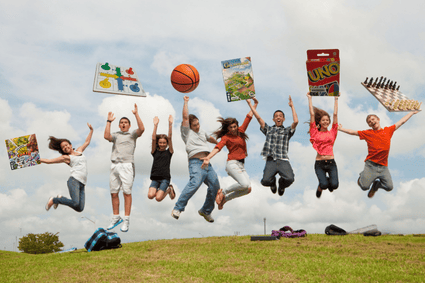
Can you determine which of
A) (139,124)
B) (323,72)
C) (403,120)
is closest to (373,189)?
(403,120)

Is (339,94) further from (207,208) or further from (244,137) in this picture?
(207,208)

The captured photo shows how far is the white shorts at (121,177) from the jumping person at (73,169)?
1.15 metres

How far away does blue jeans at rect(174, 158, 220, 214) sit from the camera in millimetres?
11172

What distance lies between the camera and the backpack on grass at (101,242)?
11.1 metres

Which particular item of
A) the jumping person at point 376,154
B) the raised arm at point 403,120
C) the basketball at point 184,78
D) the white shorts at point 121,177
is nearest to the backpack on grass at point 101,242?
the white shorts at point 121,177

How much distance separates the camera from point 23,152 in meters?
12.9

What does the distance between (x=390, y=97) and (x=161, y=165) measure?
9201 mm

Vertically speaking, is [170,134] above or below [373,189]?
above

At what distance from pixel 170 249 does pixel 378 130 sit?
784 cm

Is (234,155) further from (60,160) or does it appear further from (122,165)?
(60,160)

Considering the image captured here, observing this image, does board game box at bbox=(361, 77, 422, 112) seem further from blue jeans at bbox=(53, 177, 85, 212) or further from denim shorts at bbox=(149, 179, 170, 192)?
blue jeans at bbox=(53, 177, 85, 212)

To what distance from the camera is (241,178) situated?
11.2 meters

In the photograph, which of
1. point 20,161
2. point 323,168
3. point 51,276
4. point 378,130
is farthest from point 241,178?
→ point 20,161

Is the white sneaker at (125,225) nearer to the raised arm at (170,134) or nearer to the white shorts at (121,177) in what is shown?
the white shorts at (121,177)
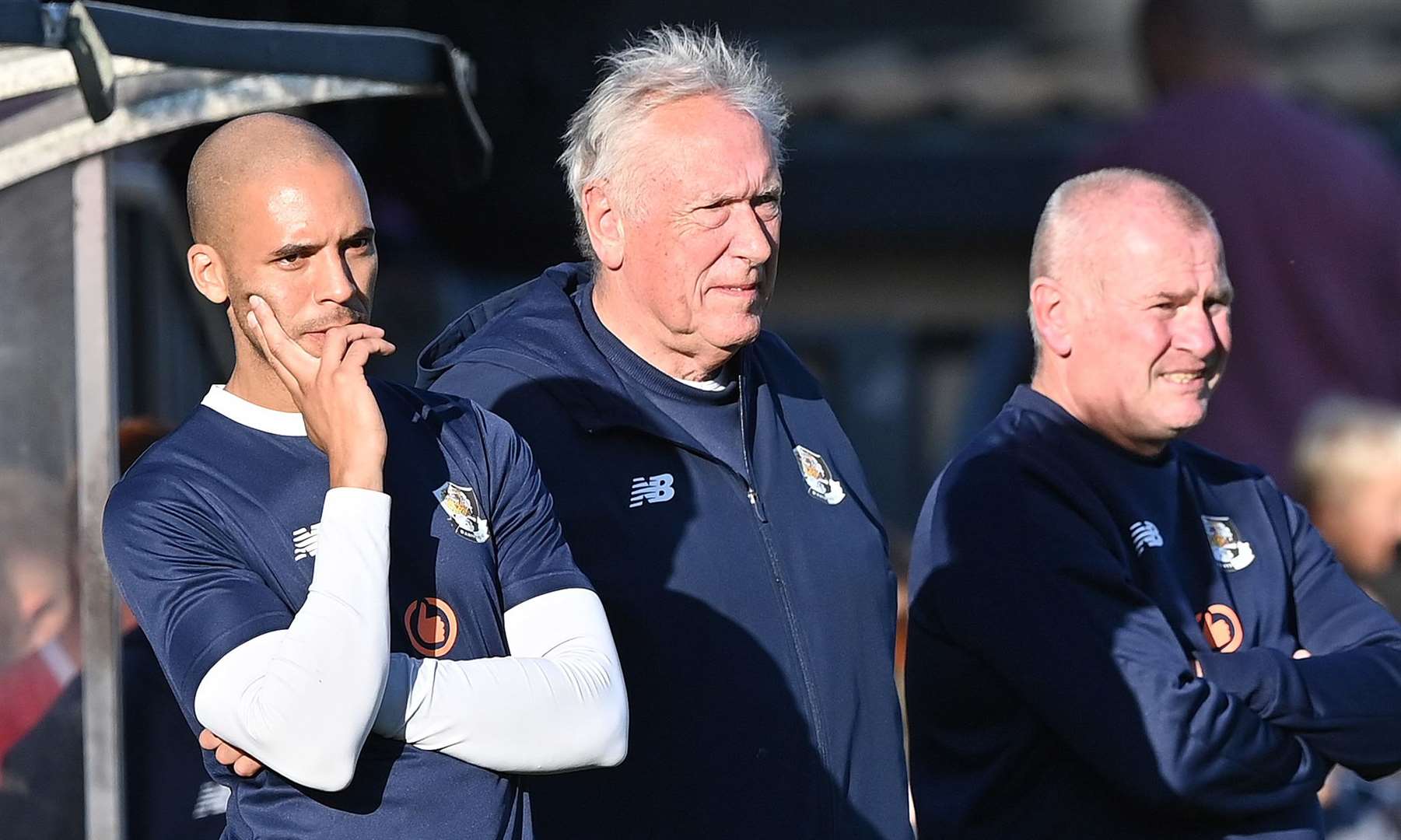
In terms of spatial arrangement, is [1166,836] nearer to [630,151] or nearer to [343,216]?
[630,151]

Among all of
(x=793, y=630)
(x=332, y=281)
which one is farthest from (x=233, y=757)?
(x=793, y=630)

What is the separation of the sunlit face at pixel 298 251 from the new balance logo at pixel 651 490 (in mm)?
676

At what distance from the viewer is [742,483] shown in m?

--

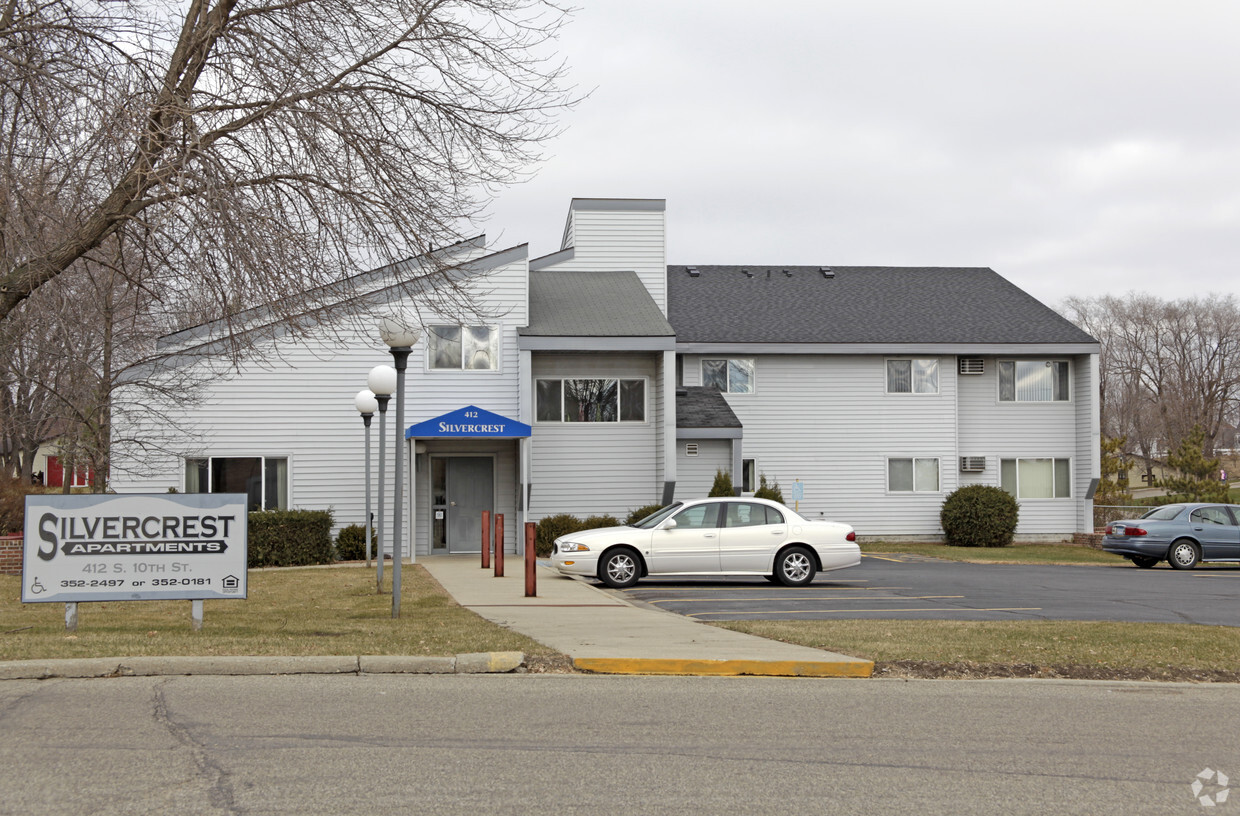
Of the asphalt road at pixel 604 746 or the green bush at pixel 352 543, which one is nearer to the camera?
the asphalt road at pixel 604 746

● **Exercise aim**
Repeat word for word the lines from the line with "Is (234,155) further" to the line with "11.2 meters", including both of those lines.

● **Correct output**
Is (234,155) further from (60,160) or does it appear further from (122,165)?
(60,160)

Considering the image captured here, observing this image, does board game box at bbox=(361, 77, 422, 112) seem further from blue jeans at bbox=(53, 177, 85, 212) or further from denim shorts at bbox=(149, 179, 170, 192)?
blue jeans at bbox=(53, 177, 85, 212)

To what distance from the camera is (241,178) situated?
11.2 meters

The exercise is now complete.